Я сказала где, и она спросила: «Ты не будешь возражать, если я куплю себе такие же? Может, отведешь меня туда?»
Мы взяли такси, доехали до Мэдисон-сквер, и она купила бежевые с розовым остроносые лакированные лодочки на каблуке «рюмочкой». Теперь она ходит по Мичигану в моих туфельках от «Прада». Еще она пришла в восторг от моей юбки, и мы отправились в Сохо поискать для нее похожую. Прекрасное завершение встречи, не так ли?
Но под конец, прежде чем отправиться с покупками в аэропорт, знаешь, что она сказала? Именно это, а не покупка туфель — настоящий финал. Так вот, она сказала: «За обедом, Пиджин, ты пыталась меня убедить, что все происходящее с тобой в высшей степени нормально и разумно, хотя это и не так, разумеется. Но любые попытки отговорить тебя от того, чего ты теперь жаждешь, едва успев проснуться, и что поднимает тебя над скучной повседневностью, вызовут одно только раздражение. Должна сказать, когда я узнала об этом, первой моей мыслью было: это ненормально и неестественно. И вот теперь, когда мы поговорили, когда я провела с тобой день, ходила с тобой по магазинам впервые после того, как ты окончила колледж, теперь, когда я вижу, что ты совершенно спокойно и здраво рассуждаешь о происходящем, я все-таки по-прежнему думаю, что это ненормально и неестественно».

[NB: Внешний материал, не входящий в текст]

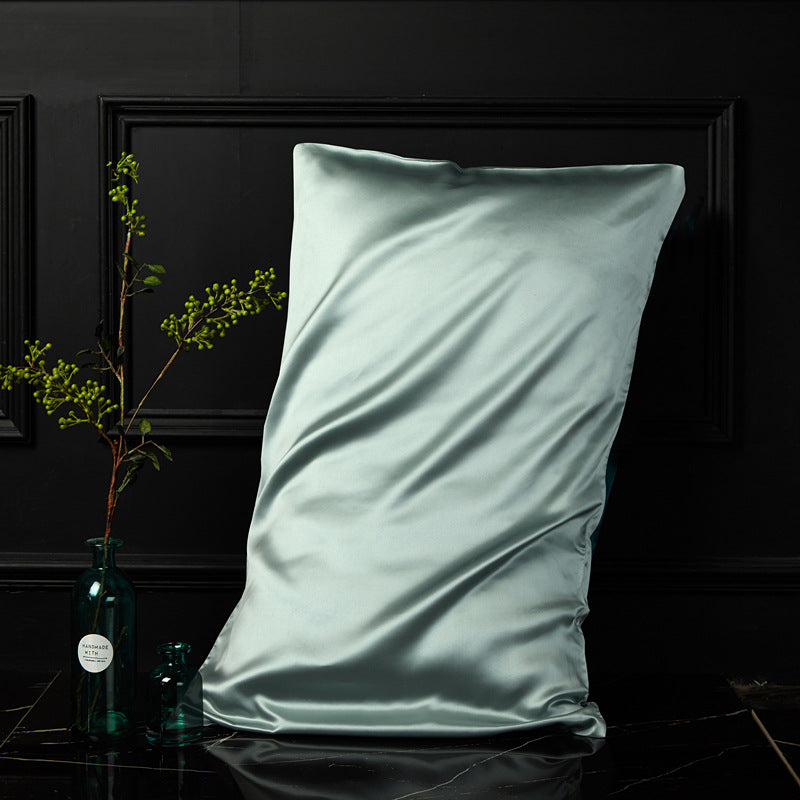 Matcha green mulberry silk envelope pillowcase in a calm dark bedroom setting
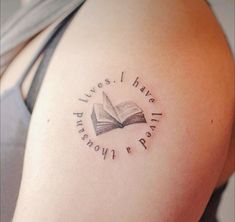 a woman with a book tattoo on her arm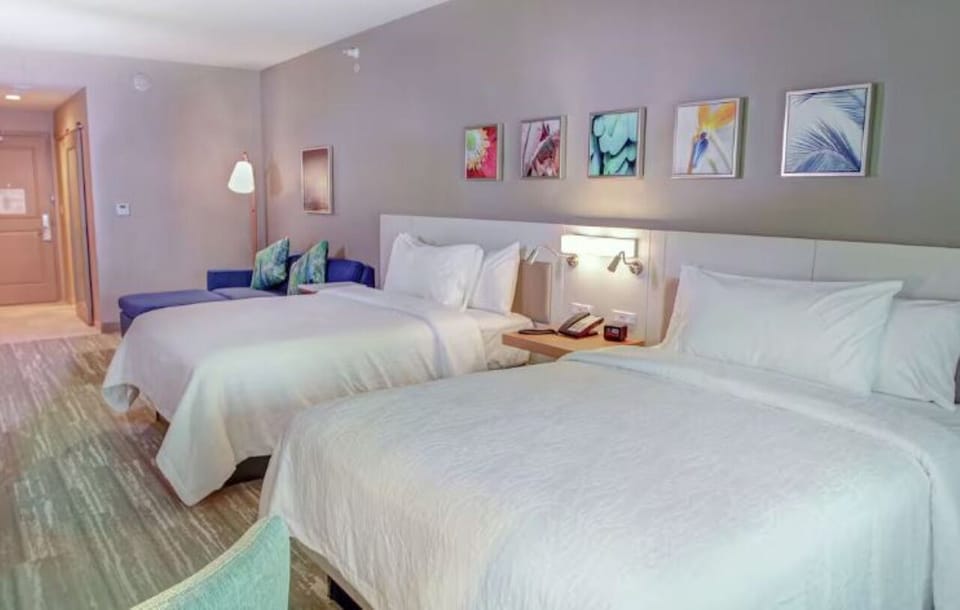 Unwind in bright comfort with two plush beds and sofa.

Тут Пиджин наконец остановилась. Ей потребовалось около получаса, чтобы передать ему весь разговор. За это время он не проронил ни слова, не шевельнулся, не остановил ее, хотя несколько раз ему очень хотелось сказать, что с него хватит. Но по большому счету останавливать ее было не в его интересах. В его интересах узнать все, даже если это все включает фразу «я пока не готова утверждать, что новое положение вещей будет устраивать меня всегда».
— Ну вот и все, — сказала Пиджин. — Не слово в слово, но близко к тексту. Это практически все, что было сказано.
— Вышло лучше или хуже, чем ты ожидала? — спросил он.
— Много лучше. Я очень волновалась, когда ехала на эту встречу.
— И, кажется, напрасно. Ты держалась отлично.
— И когда ехала обратно, тоже волновалась: как расскажу тебе. И понимала, что кое-что тебе точно не понравится.